▶ **Problem**
Starting from the line with "order: Artiodactyla", transcribe each line to the end of the records below. Copy them exactly and write nothing else.

--- START ---

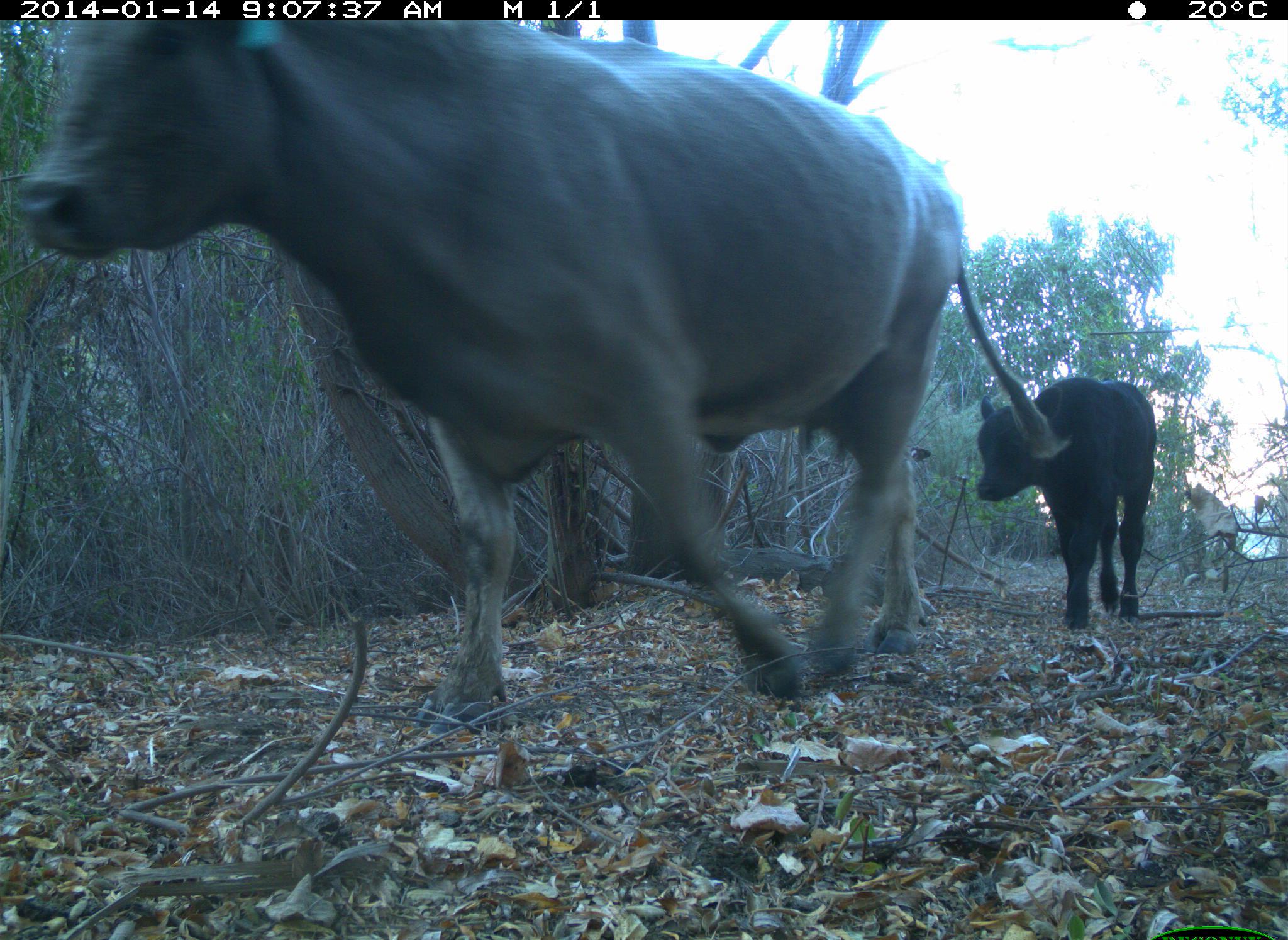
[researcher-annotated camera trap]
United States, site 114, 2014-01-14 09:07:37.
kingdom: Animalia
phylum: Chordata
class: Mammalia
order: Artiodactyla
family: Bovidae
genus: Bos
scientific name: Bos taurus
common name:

--- END ---

▶ **Answer to this task**
order: Artiodactyla
family: Bovidae
genus: Bos
scientific name: Bos taurus
common name:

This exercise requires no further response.